(REQUIREMENT):
Resume the blog post below about raising Maggie and scheduling her sleep study, picking up right after its last sentence.

** EXCERPT TO READ follows **

Without having lived her life, it is hard for me to comprehend what she endured and what fears still remain. Behavior provides clues to her history - her pain, her fear, her needs. I have to be sensitive and responsive to the deepest needs of the child. This isn't easy. There are so many unknowns. You know that there are going to be problems, but you don't have a clue what you're dealing with. You consult with professionals and finally realize that this sweet little girl is just seeking and looking and still disconnected in so many places. There are so many dynamics there that until you learn them, you can't help. As a parent you do the best you can, but without knowledge and a willingness to do whatever you have to do to figure it out, you're dead in the water.

14 months later, we're still learning. Every day shows different challenges. But we know that the Lord brought Maggie to us, she is ours and despite what she endured in her first 1 1/2 years of life, God is protecting her, developing her, healing her with love & security. God is also giving us the grace, patience, love and understanding to be the best parents that we can be to Maggie. On those days when I feel like I can do nothing right, I'm thankful that God is in control & that He somehow still manages to use me in Maggie's life, despite my inability to parent well :)


The abyss, otherwise known as TCH

Let me just tell you how difficult it has been to try and get Maggie's follow up CPAP sleep study scheduled.

Her first test was done on July 17th. It took over a week just to get the results. By this time, her doctor was out of the country and wouldn't be back for another week. Apparently no one else could sign the orders, so the order for the next test just sat there. The dr. returned and it took another 5 days to get her to sign the orders. They told me to give it a couple of days to get in the system.

I called the following Monday (giving them a week). They said the doctor has signed the orders (yes, this has already been confirmed!) but the orders hadn't been routed to the neurologist for approval. The lady said that she would print it out and turn it in right then. Give her a couple of days. I call back Friday, speak to someone else, and she tells me the same exact thing. I was beginning to get a bit frustrated, but tried really hard to not take it out on this lady. I gave them another week and called back last Monday. The neurologist had not signed off on it yet. Give them a few days. UGH! I've already given you lots of "few" days. I called back Thursday and I was told, yes, the neurologist just signed the orders. It will take a few days to get it in the system.

** End of EXCERPT TO READ **
** RECORDS SUPPLIED follows **

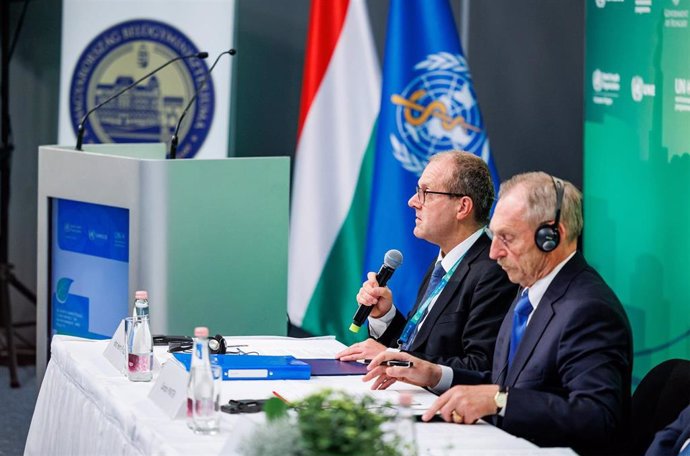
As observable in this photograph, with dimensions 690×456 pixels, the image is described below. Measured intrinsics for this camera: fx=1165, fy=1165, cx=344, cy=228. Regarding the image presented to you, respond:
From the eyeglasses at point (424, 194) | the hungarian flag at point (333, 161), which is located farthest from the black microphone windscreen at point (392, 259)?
the hungarian flag at point (333, 161)

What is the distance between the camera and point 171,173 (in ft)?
13.8

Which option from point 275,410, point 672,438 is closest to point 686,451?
point 672,438

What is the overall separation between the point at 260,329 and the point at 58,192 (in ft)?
3.16

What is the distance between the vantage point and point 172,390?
8.84 ft

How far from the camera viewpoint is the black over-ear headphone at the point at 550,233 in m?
2.84

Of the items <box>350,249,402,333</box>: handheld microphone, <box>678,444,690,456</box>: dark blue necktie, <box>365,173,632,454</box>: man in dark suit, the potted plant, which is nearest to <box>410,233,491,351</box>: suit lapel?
<box>350,249,402,333</box>: handheld microphone

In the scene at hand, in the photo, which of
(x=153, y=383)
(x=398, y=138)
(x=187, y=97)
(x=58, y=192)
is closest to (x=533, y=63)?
(x=398, y=138)

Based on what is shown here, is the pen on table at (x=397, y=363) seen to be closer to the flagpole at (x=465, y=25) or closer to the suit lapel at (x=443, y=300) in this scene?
the suit lapel at (x=443, y=300)

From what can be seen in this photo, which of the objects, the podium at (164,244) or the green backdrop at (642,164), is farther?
the green backdrop at (642,164)

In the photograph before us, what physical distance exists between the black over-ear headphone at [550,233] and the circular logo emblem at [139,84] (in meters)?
3.42

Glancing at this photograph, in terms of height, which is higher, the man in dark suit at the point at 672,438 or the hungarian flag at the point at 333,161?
the hungarian flag at the point at 333,161

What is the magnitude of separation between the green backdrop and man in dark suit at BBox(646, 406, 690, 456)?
1.77 meters

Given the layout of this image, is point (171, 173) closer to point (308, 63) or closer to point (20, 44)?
point (308, 63)

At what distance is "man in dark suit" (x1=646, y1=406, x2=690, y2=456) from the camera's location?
103 inches
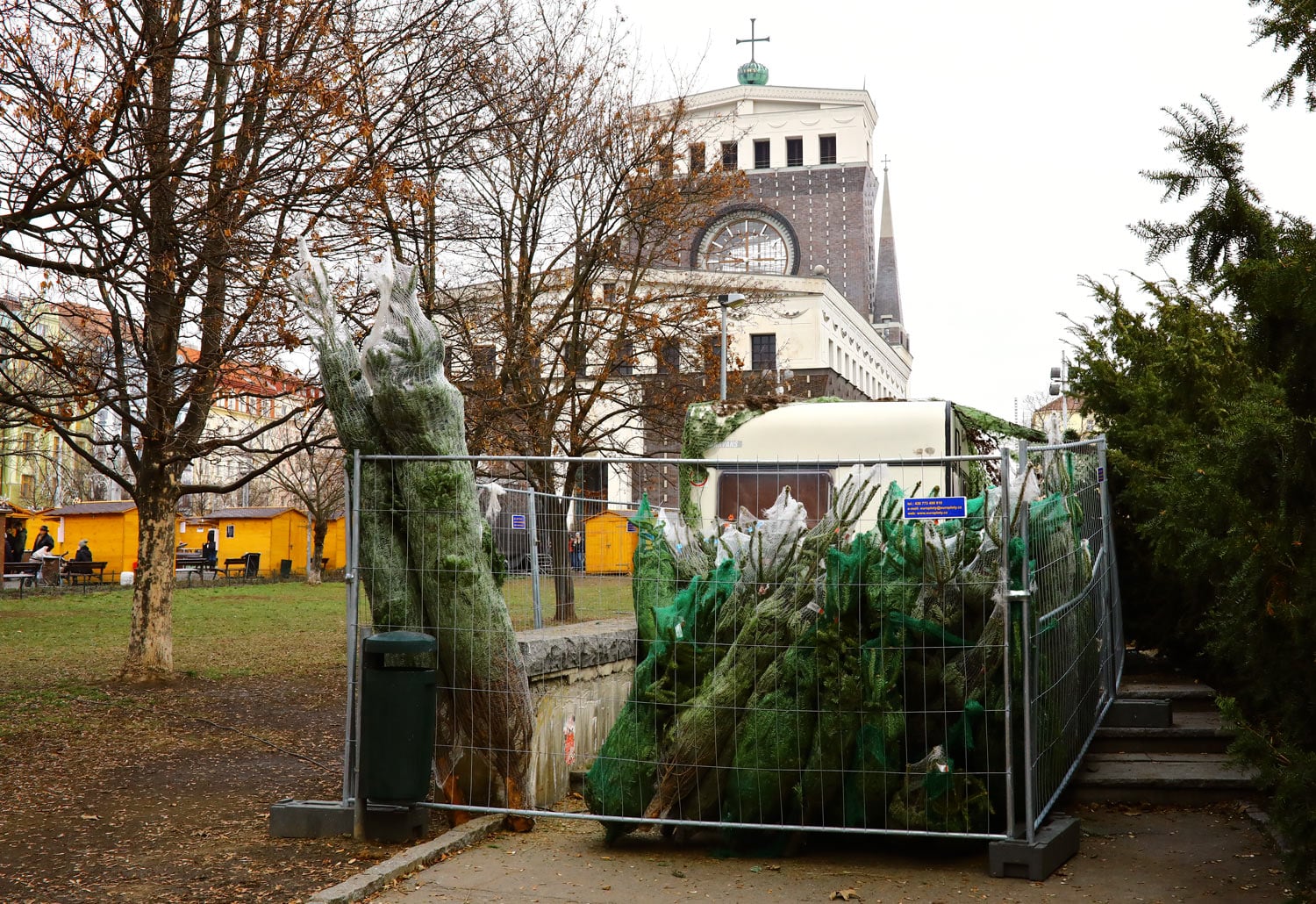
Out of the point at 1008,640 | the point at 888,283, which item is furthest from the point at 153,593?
the point at 888,283

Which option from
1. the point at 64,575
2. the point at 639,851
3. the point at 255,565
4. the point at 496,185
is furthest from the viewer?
the point at 255,565

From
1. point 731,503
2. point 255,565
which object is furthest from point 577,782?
point 255,565

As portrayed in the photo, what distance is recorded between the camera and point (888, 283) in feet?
335

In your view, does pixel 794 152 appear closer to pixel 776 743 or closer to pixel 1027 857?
pixel 776 743

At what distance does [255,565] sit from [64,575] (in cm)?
1052

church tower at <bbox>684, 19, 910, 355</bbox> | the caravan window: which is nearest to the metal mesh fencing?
the caravan window

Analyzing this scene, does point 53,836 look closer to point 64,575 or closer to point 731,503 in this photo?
point 731,503

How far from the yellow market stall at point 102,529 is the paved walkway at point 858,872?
4146cm

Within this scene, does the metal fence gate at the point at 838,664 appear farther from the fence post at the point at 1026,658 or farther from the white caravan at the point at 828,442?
the white caravan at the point at 828,442

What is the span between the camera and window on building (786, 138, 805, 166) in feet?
236

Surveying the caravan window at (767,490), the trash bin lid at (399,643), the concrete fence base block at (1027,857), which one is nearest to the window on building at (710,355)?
the caravan window at (767,490)

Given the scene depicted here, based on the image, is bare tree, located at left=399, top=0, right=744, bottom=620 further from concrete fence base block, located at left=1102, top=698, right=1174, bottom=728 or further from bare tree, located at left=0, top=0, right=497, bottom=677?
concrete fence base block, located at left=1102, top=698, right=1174, bottom=728

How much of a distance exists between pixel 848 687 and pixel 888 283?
99053mm

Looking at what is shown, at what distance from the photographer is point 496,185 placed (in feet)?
68.3
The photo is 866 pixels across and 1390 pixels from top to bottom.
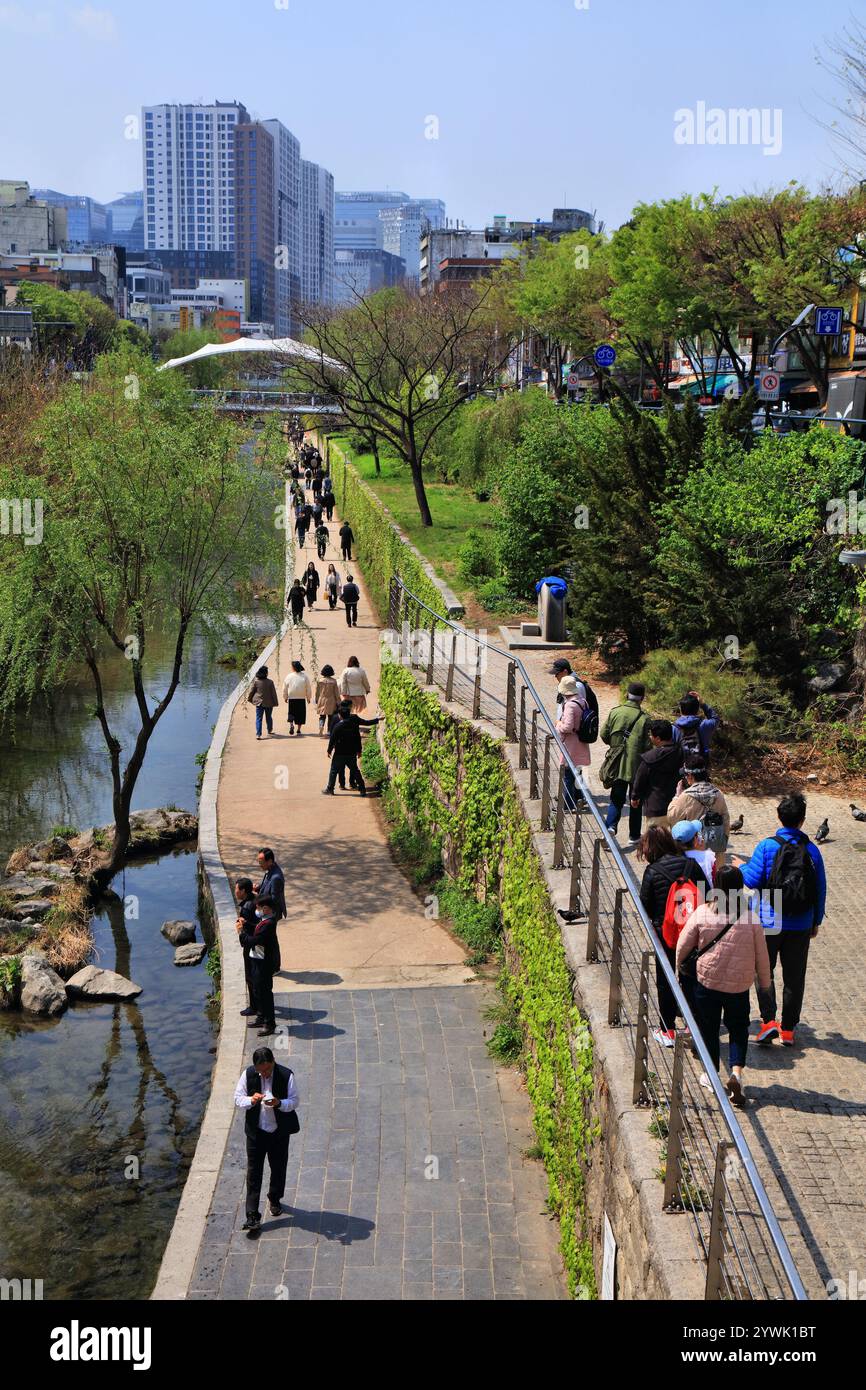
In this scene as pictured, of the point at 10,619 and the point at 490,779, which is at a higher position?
the point at 10,619

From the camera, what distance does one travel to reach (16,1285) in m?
9.62

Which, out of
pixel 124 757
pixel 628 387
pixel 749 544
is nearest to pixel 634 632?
pixel 749 544

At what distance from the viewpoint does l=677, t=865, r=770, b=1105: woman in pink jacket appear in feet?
23.9

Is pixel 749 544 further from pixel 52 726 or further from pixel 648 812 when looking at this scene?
pixel 52 726

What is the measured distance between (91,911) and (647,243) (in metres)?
27.1

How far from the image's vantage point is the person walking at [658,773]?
33.7 feet

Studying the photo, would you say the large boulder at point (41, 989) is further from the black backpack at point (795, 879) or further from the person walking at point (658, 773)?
the black backpack at point (795, 879)

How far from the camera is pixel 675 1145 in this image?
6.35m

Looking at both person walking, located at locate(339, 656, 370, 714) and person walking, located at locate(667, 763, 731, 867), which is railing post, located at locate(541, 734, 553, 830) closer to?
person walking, located at locate(667, 763, 731, 867)

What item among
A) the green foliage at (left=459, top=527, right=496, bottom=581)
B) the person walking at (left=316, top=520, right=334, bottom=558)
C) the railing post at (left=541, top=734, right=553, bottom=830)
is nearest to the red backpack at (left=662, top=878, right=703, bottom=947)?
the railing post at (left=541, top=734, right=553, bottom=830)

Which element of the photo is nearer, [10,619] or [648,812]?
[648,812]

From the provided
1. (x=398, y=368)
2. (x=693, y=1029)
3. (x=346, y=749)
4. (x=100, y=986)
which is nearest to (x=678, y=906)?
(x=693, y=1029)

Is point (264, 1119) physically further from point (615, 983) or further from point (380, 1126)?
point (615, 983)

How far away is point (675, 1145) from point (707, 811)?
2.89m
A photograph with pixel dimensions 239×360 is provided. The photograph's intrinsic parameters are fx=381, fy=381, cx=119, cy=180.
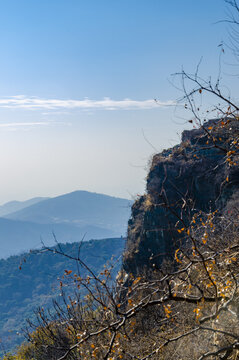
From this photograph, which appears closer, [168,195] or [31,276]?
[168,195]

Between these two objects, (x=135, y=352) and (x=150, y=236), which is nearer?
(x=135, y=352)

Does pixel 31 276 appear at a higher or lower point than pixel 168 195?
lower

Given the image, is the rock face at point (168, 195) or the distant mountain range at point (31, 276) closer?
the rock face at point (168, 195)

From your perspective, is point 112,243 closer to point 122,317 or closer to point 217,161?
point 217,161

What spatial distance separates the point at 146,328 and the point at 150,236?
57.2ft

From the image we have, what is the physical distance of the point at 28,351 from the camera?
61.7ft

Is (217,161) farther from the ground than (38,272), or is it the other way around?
(217,161)

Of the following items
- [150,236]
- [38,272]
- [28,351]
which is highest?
[150,236]

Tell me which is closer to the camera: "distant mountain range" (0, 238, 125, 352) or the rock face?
the rock face

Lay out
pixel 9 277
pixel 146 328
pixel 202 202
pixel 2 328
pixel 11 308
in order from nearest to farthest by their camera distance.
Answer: pixel 146 328 < pixel 202 202 < pixel 2 328 < pixel 11 308 < pixel 9 277

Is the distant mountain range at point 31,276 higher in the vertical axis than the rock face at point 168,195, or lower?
lower

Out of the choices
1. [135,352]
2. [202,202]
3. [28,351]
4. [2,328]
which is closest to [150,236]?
[202,202]

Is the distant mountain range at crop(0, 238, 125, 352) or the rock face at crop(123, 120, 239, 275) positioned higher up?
the rock face at crop(123, 120, 239, 275)

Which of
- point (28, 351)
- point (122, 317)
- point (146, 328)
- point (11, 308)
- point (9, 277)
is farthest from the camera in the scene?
point (9, 277)
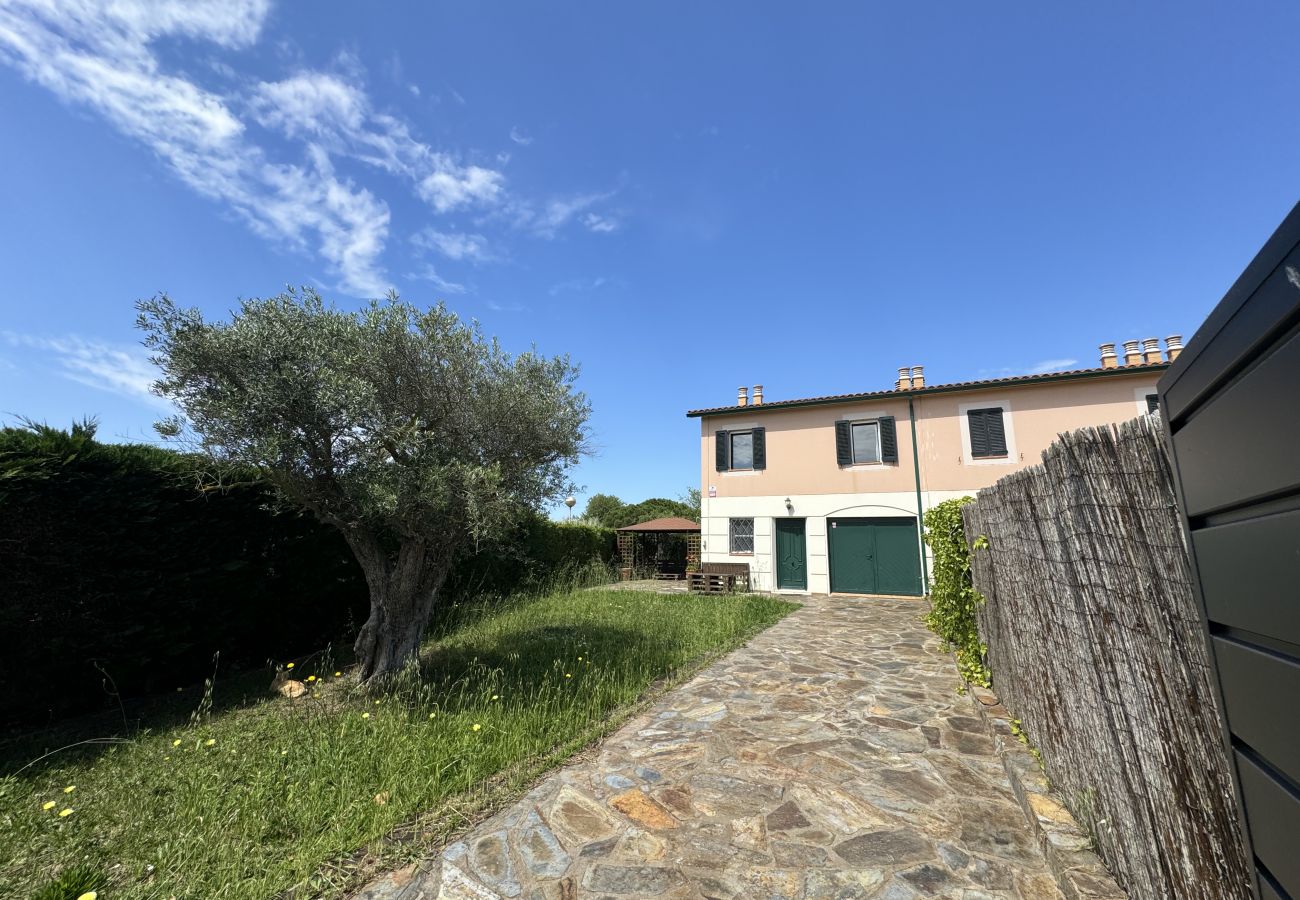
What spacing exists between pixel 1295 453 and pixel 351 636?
958 centimetres

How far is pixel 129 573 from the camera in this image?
17.4 feet

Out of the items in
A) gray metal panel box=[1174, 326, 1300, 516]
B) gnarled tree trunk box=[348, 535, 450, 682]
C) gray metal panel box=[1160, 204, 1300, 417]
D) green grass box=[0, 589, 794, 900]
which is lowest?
green grass box=[0, 589, 794, 900]

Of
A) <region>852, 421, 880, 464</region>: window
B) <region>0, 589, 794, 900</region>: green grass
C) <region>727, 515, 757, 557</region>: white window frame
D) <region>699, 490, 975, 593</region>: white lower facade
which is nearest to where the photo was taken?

** End of RECORDS SUPPLIED **

(TASK RESULT):
I gasped....breathed...and then very nicely asked if there was anyway that I could go ahead and make the appointment, even though I wasn't technically in the system yet. She had the paper right in front of her. She said no. It doesn't work that way. Right. Of course. She asked me what location I wanted to have the study take place, and I told her that I would go whereever I could get Maggie in the fastest. I honestly assumed that it would be in the Medical Center because they have the facility to host more kids each night. She said, well, if you want to come here, that's fine but the earliest appointment I have is not until February. FEBRUARY!?!? Are you kidding me? (yes, I did ask that outloud). She sighed and said, no ma'am...I'm being serious. She said you'll be better off going to Cy-Fair (which is where we went last time and it's only 10 minutes from the house). Ok, great...can we schedule it there? Oh no, ma'am...I can't schedule anything for Cy-Fair. You'll have to call that location directly...but they won't have your paperwork until Monday. grrrrrrrr.....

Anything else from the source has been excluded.